Von Soul bis Metal: Zehn Bands rocken beim Represent-Festival im Reutlinger franz.K

An Abwechslung war kein Mangel an den beiden Abenden des Represent-Festivals im franz.K. Die jährliche Leistungsschau der regionalen Bandszene bot ein Spektrum von Soul und Pop bis Metal. Und offenbarte eine staunenswerte Qualität.

Zwischen Alternative und Britrock: die Gruppe Belladonna mit Sänger Fionn Mark (links) und Gitarrist Lennart Gemballa.
Zwischen Alternative und Britrock: die Gruppe Belladonna mit Sänger Fionn Mark (links) und Gitarrist Lennart Gemballa. Foto: Armin Knauer
Zwischen Alternative und Britrock: die Gruppe Belladonna mit Sänger Fionn Mark (links) und Gitarrist Lennart Gemballa.
Foto: Armin Knauer

REUTLINGEN. Waren das wirklich alles Amateurbands? Zeitweise konnte man ins Grübeln kommen beim Represent-Festival am Ostersamstag und -sonntag im franz.K. Was sich da bei dieser jährlichen Leistungsschau der regionalen Bandszene auf der Bühne abspielte hatte phasenweise eine Qualität, die sich vor den Profis nicht verstecken musste. Das wiederum in völlig verschiedenen Sparten - nur Hip-Hop war nicht vertreten.

Am Ostersamstag hatten Fries, TFNRSH (sprich: Tiefenrausch), Pinghost, Glad We Met und The Worm Reducer den franz.K-Saal gerockt. Rund 400 Gäste hatten eine ansehnliche Kulisse für den durchweg männerdominierten Rock-Reigen gebildet.

Auftritte bis nach Mitternacht

Etwa ebensoviele Rockfans versammeln sich am Sonntag. Die Zahl der Bands pro Abend hat man von sechs auf fünf gesenkt, um den Gruppen mehr Auftrittszeit zu gönnen. Was vor allem die Jungs von Belladonna weidlich ausnützen und ihr Gastspiel auf fast eine Stunde ausdehnen. Sodass ihre Tübinger Kollegen von Yeast Machine erst weit nach Mitternacht auf die Bühne können. Immerhin etwa 200 Gäste halten durch bis zum Schlusston, dem noch eine Party mit den DJs Mark-Ski und Yama Pancho folgt.

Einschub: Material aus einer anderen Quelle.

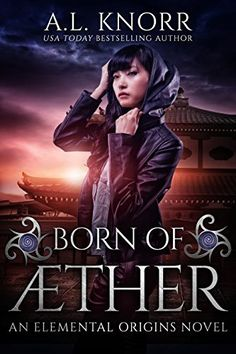 Born of Aether, by A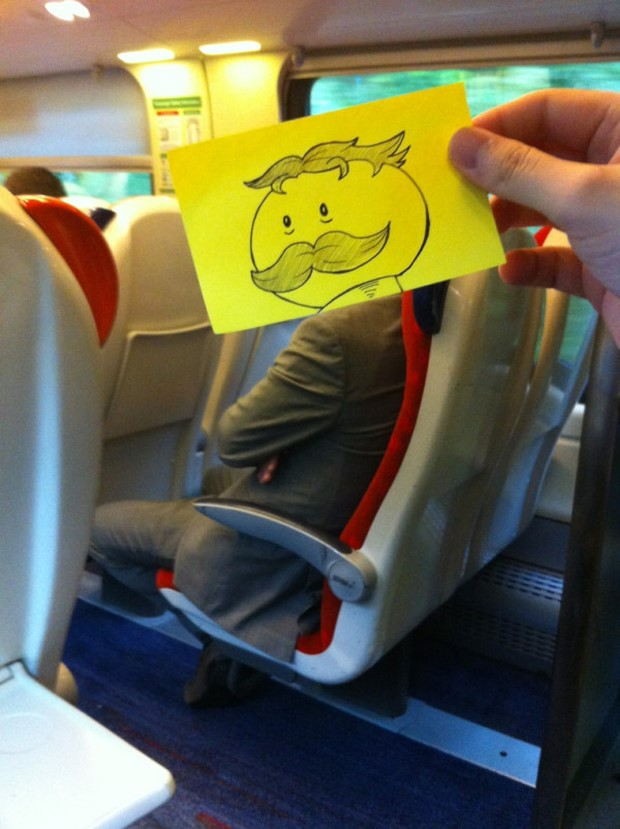 Turning Travelers into a Humorous Character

Soulige Powerstimme: Marie Ettlen macht den Opener am zweiten Abend.
Soulige Powerstimme: Marie Ettlen macht den Opener am zweiten Abend. Foto: Armin Knauer
Soulige Powerstimme: Marie Ettlen macht den Opener am zweiten Abend.
Foto: Armin Knauer

Mit folkigem Soulpop gleitet man am Sonntag in die Sache hinein. Marie Ettlen, seit Anbeginn Moderatorin des Festivals, steht zum ersten Mal als Sängerin auf der Bühne, an der akustischen Gitarre begleitet von Tristan Cech. Zusammen sind sie Billy & Miss Daisy - benannt nach zwei Songs von Bad Liver, deren Songs sie anfangs vor allem coverten. Ettlen offenbart eine soulige Powerstimme, die an das Organ von Amy Winehouse erinnert. In den inzwischen meist selbst komponierten Songs, irgendwo zwischen Amy Macdonald und Bob Dylan angesiedelt, entfalten die beiden einen beachtlichen Sog. Fast hätte man der zierlichen Sängerin mit der machtvollen Stimme eine ganze Band an die Seite gewünscht.

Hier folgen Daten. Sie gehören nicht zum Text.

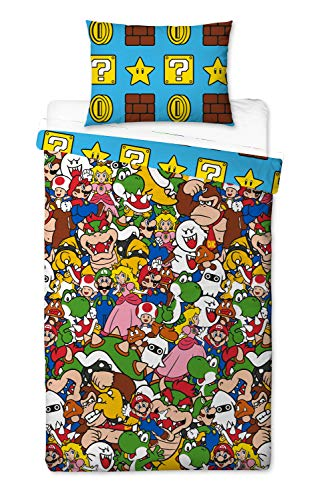 Unbekannt Super Mario Bettbezug, Mehrfarbig, 200 x 130cm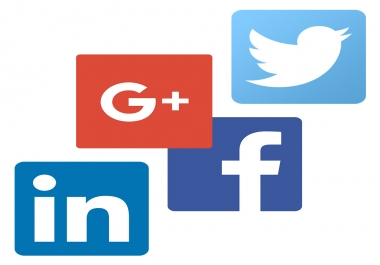 Promote Your Business on  powerful Social media  Backlinks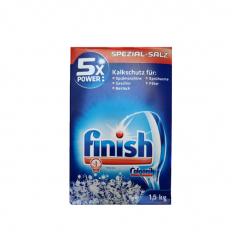 نمک ظرفشویی 1.5 کیلویی Finish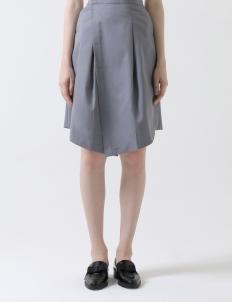 Grey Hillary Skirt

Quirliger Deutschpop mit witzigen Texten

Gleich darauf bietet Rosa Stecher quirligen Deutschpop mit gewitzten Texten. Eine sprudelnde Mixtur, die zum Tanzen animiert, was auch an Drummer Scott Worby und Bassist Dave E. Rämm liegt. Die Band habe sich von »Rosa Rauschen« in »Rosa von Rauschen« umbenannt, verkündet die Sängerin - das Stichwort »Rosa Rauschen« führe bei der Internetsuche zu Babyartikeln, hat sie festgestellt. Davon abgesehen, dass die Sängerin etwas zu schwach abgemischt ist, legt das Trio einen furiosen Auftritt hin. Und das Publikum darf in der Zugabe den heulenden Kojoten geben.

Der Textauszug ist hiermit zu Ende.